Five Classic John Williams Soundtrack Themes

John Williams at Boston Symphony Hall,
post-concert, May 2006.
(Photo credit: Scott/Nationalparks.)

No composer had greater influence over my youth than John Williams. A frequent collaborator of directors Steven Spielberg and George Lucas during my childhood, the esteemed film composer created some of the most beloved cinematic themes of the mid-1970s through the mid-1980s, and I spent countless hours absorbing them in front of my turntable. The number of famous blockbuster genre films he worked on is beyond impressive, and his ability to create scores with as much character as the people onscreen not only distinguished him but also the films he worked on.
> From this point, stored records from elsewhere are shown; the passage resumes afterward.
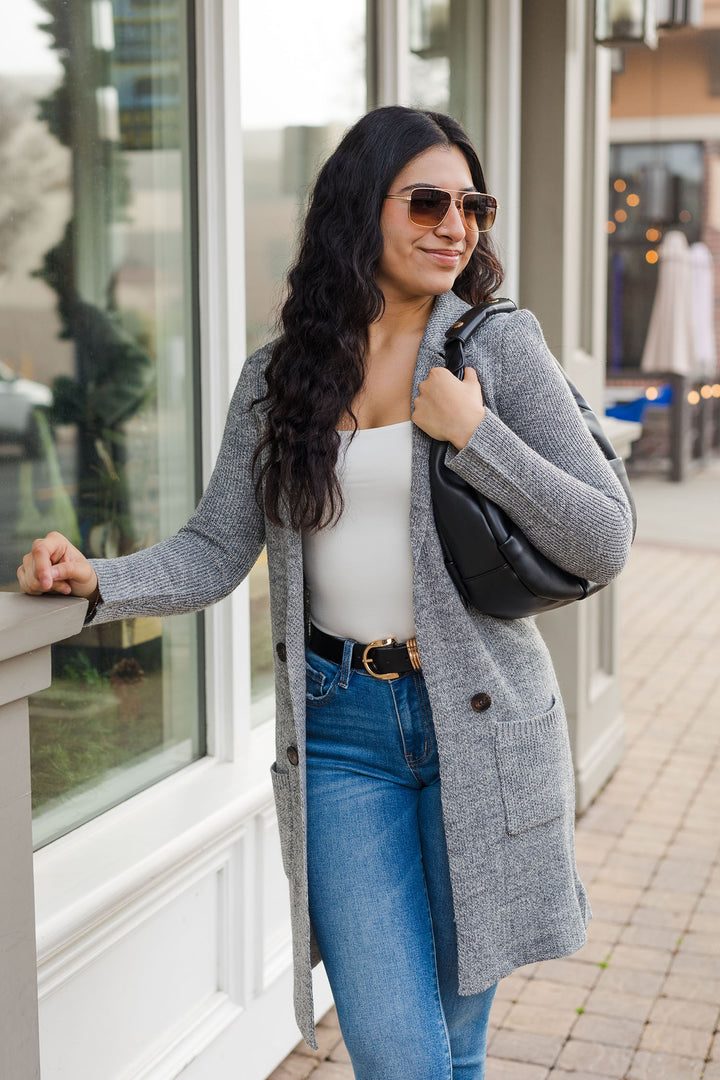 The Nantucket Gray Button Front Collared Cardigan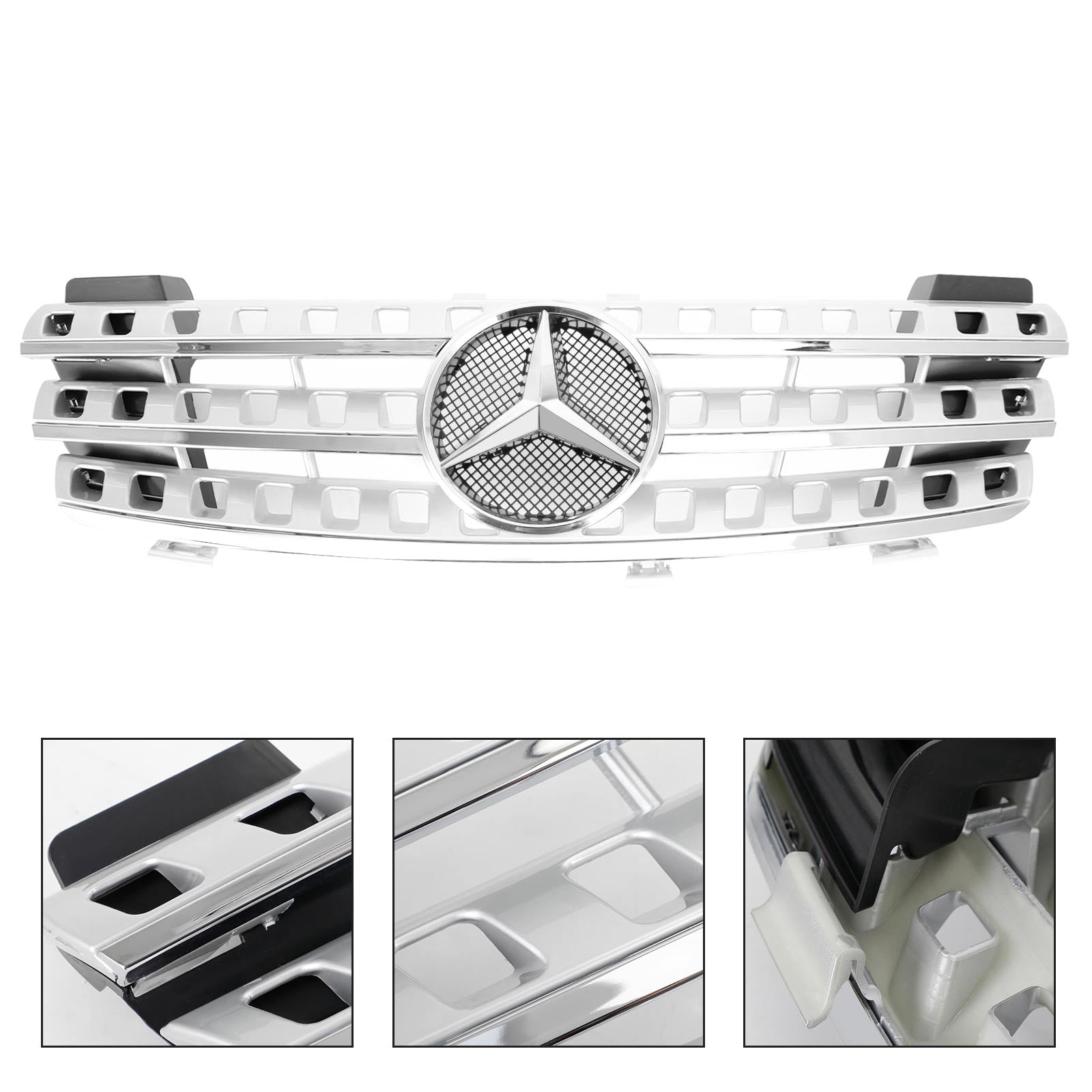 Mercedes Benz ML-Class 2005 2006 2007 2008 W164 Chrome Grill Front Replacement Grille With Star Emblem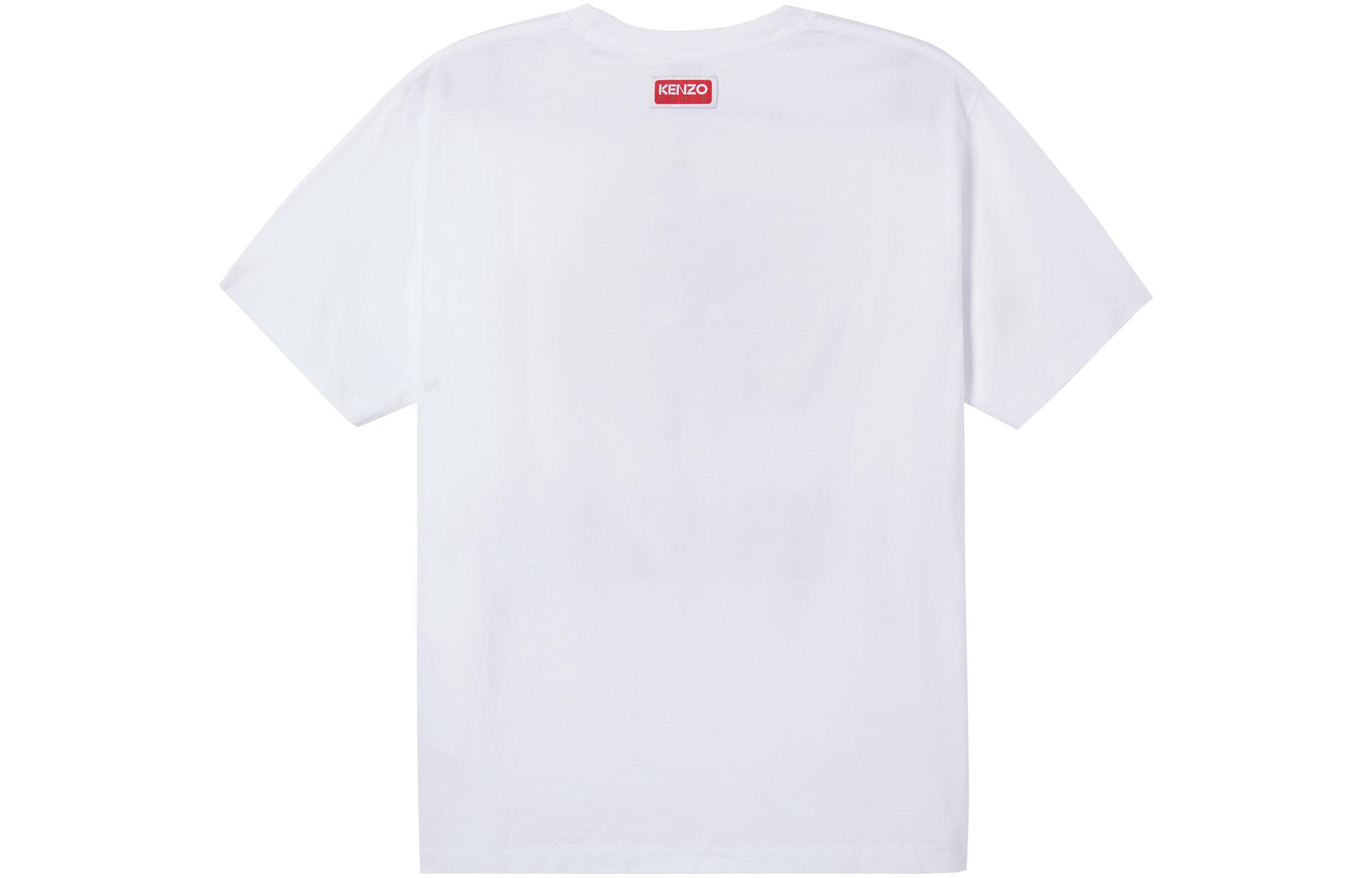 Lookbook ケンゾー フローラルロゴプリント クルーネックTシャツ - ホワイト. FD55TS4454SO-01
Here are five great John Williams soundtrack compositions from that period that have never left my consciousness. If you’re not familiar with them, hopefully you’ll quickly figure out why they possess an indelible charm.

RAIDERS OF THE LOST ARK “Desert Chase” (1981) — Once Dr. René Belloq and the Nazis kidnap Marion and steal away with the Ark Of Covenant, intrepid adventurer/archaelogist Indiana Jones follows hot on their heels and attempts to commandeer a Nazi truck to save her and retrieve the Ark. The action-packed chase features Williams’ exciting and often punchy musical accompaniment.
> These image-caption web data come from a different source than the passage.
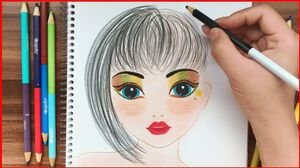 Nghịch bút màu, kĩ năng trang điểm với sách Top Model makeup - Doll makeup with crayons (Chim xinh)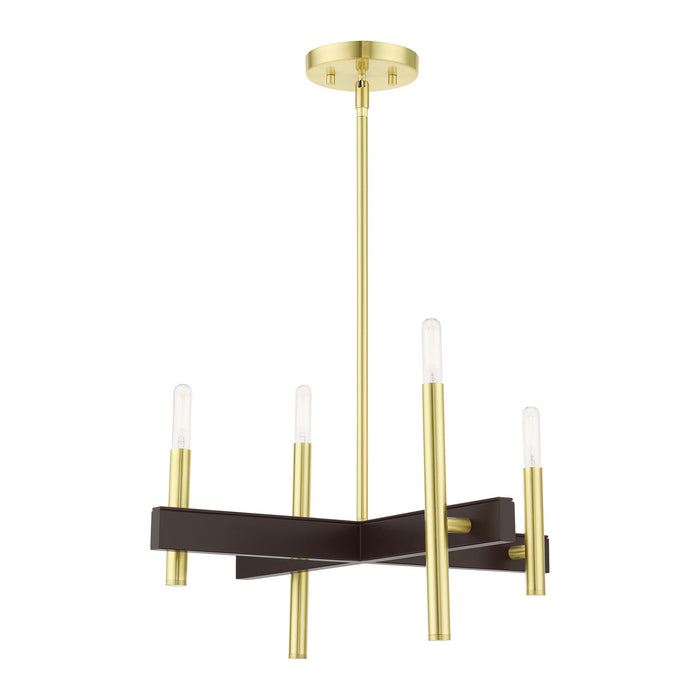 Livex Lighting 49344-12 Four Light Chandelier, Satin Brass w/ Bronzes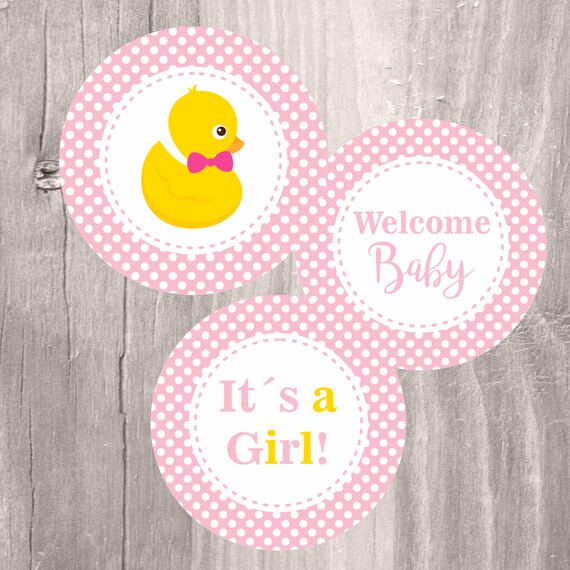 Printable Centerpieces Pink And Yellow Duck Baby Shower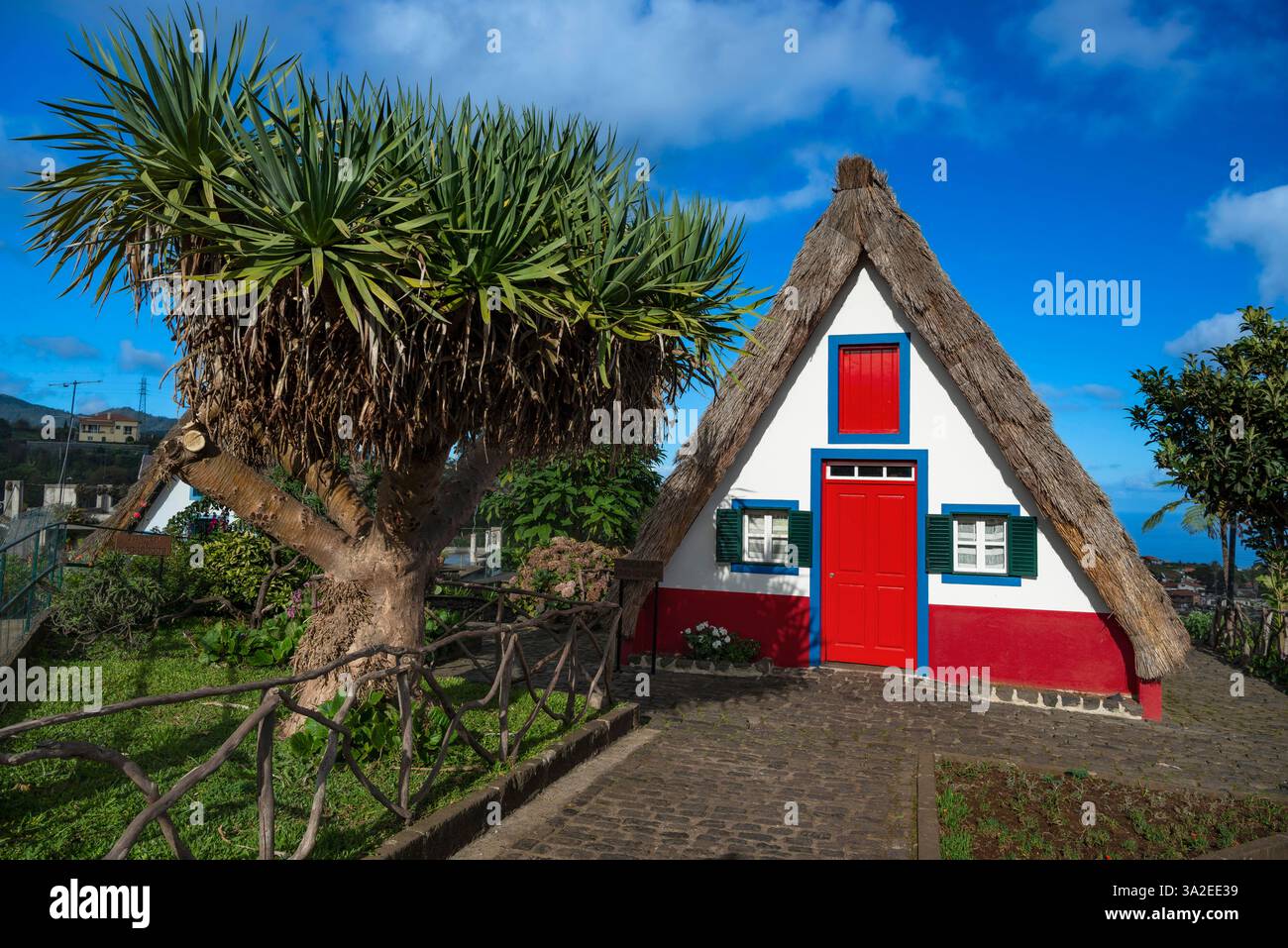 Traditional house in Santana, Casa de Colmo, Portugal, Madeira Stock Photo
THE EMPIRE STRIKES BACK “The Asteroid Field” (1980) — The stirring Star Wars fanfare is ingrained in film history, but there is plenty of other great music that came out of the original trilogy. This composition from Star Wars Episode V features some of my favorite brass sounds ever as they boldly accompany the Millennium Falcon whirling through a dangerous asteroid field with Imperial TIE fighters in relentless pursuit. The dogfight is prefaced by Darth Vader’s sinister fanfare signalling the coming attack, and after our heroes survive the asteroid onslaught, we are soothed by the gentle sounds of Han Solo and Princess Leia’s love theme. This is a wonderful piece of music that traverses aggression to anxiety through to euphoria and stays stuck in your head.

SUPERMAN: THE MOVIE “The Planet Krypton” (1978) — While the main theme to Superman is certainly rousing and iconic, this brooding composition is impressive in its right. It slowly builds from a quiet droning when we first see the planet Krypton to a majestic fanfare upon a greater revelation of its fantastic landscape. The latter part of this opening sequence, with Jor-El and the Ruling Council banishing three traitorous citizens (who later surface as superpowered villains on Earth in the sequel), is appropriately ominous with sinister percussive punctuation.
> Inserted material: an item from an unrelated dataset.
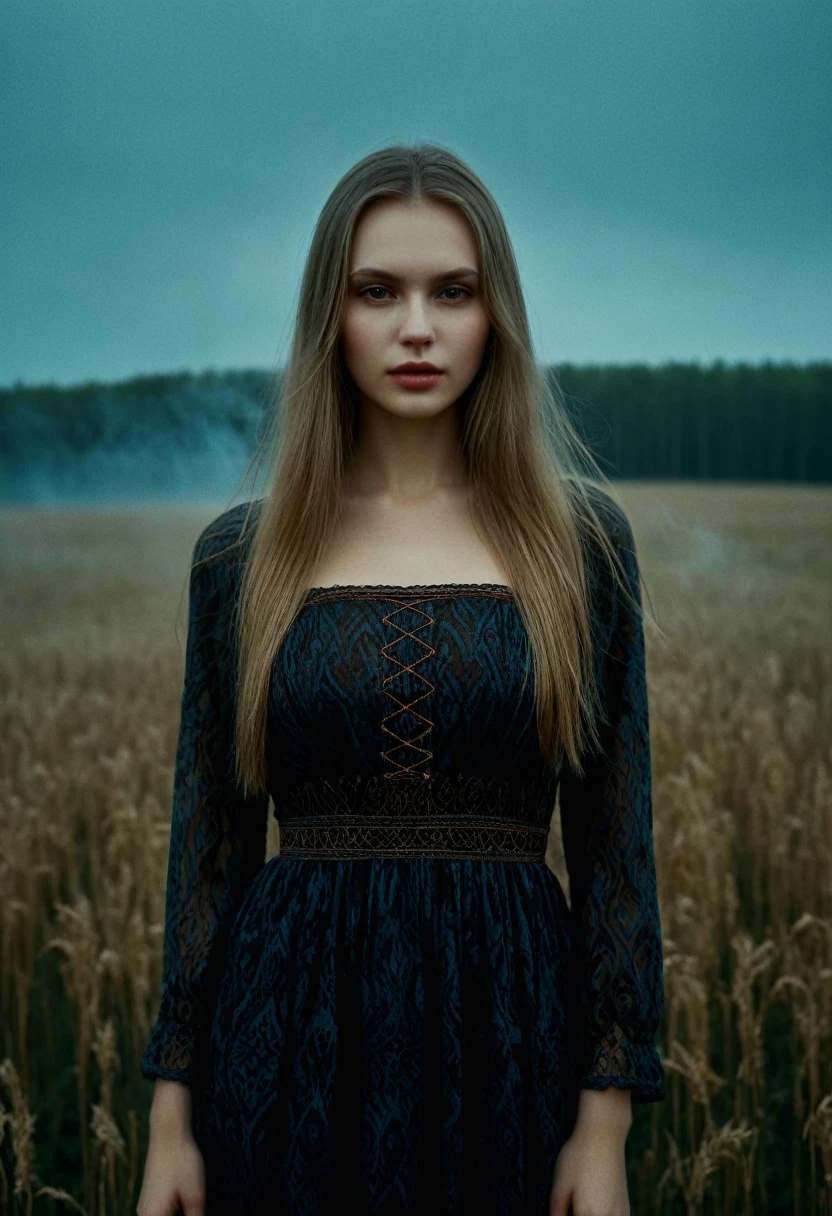 "memories are the water of life" (Misterious mood Soft Lighting Photography), stunning medium format analog photo, TWbabeXL01 beautiful (woman), A beautiful ((evil slavic woman)), pale skin, long dark blond hair, full length, over the shoulde wide view, black over black background, highly detailed, detailed realistic photography, masterpiece half-body photo, finely detailed skin, emotional, professional color grading, epiCPhoto, OverallDetailXL analog grain, Fujifilm Astia, low contrast, OverallDetailXL, dark fantasy, photo dress that has the patterns of burning fire, standing in a foggy field, liminal lighting, dslr, detailed quality, face covered by dark veil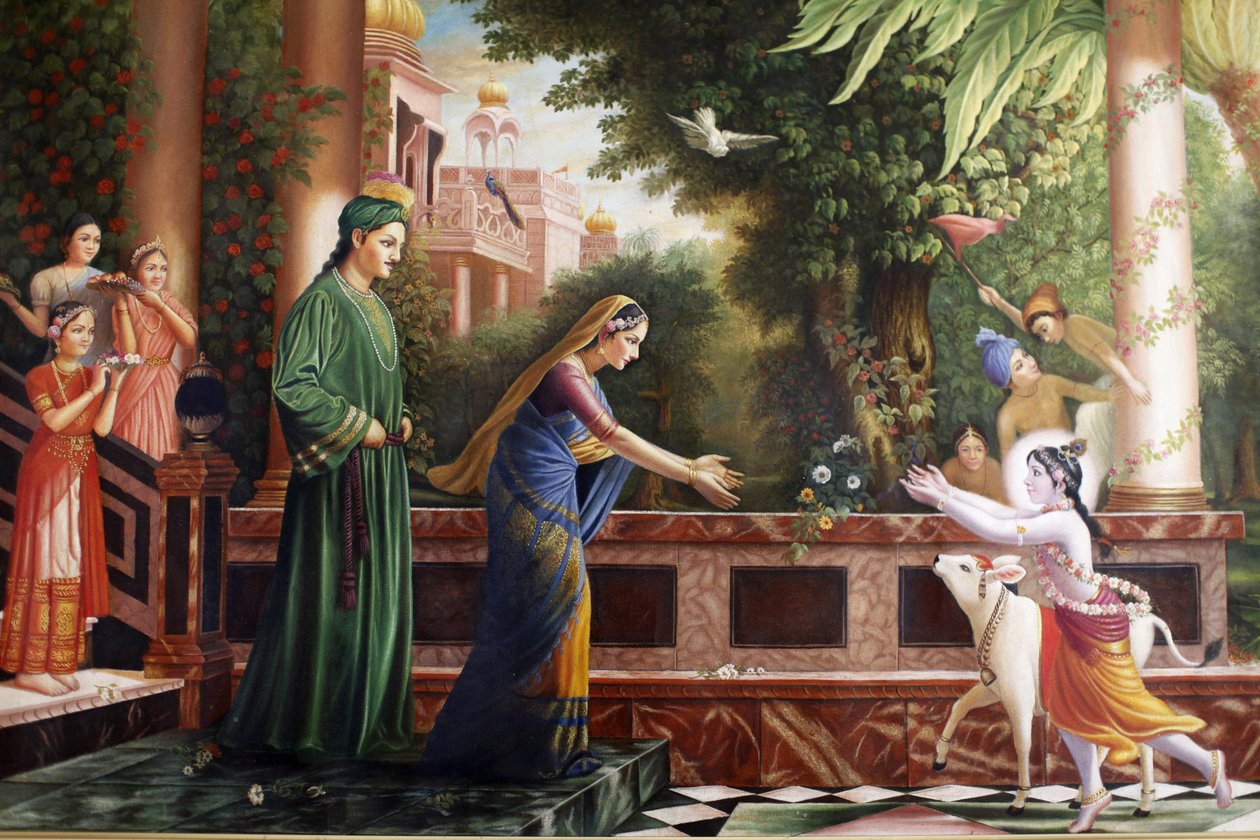 اللوحة في Bhaktivedanta Manor تصور الشاب كريشنا يركض إلى الأم ياسودا وناندا مهراج (والديه بالتبني) واتفورد غراندي بريتاني بواسطة غير معروف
JAWS “Main Title” (1975) — When director Steven Spielberg and his crew realized that their mechanical shark in Jaws would not be able to do what they wanted to nor look that scary with repeated surfacings, they opted to hide it more. Spielberg employed shark point-of-view shots and images of its fin slicing menacingly through the water to preface attacks and death scenes. It was a brilliant strategy that also included John Williams’ staccato sounds, which focused on a violent, two-note bass attack, unnerving crescendos and intense string squeals. The entire score helped make Jaws a hit and effectively launched Williams’ Hollywood career, while the shark theme was regurgitated in various forms in numerous horror and suspense films that followed.

E.T. THE EXTRA-TERRESTRIAL “Flying Theme” (1982) — For younger generations that have no clue about the popularity of this movie, E.T. was a monster hit back in the day and is the last time I recall seeing large audiences openly weeping. In this case, it happened during a particularly traumatic moment for the main characters. The soaring strings of the “Flying Theme” add to the emotion of the famous sequence where the child protagonists try to help E.T. rendezvous with his spaceship. The little guy levitates them and their bikes into the sky in order to escape the authorities pursuing them. Moviegoers everywhere were elated by this fantastic turn of events.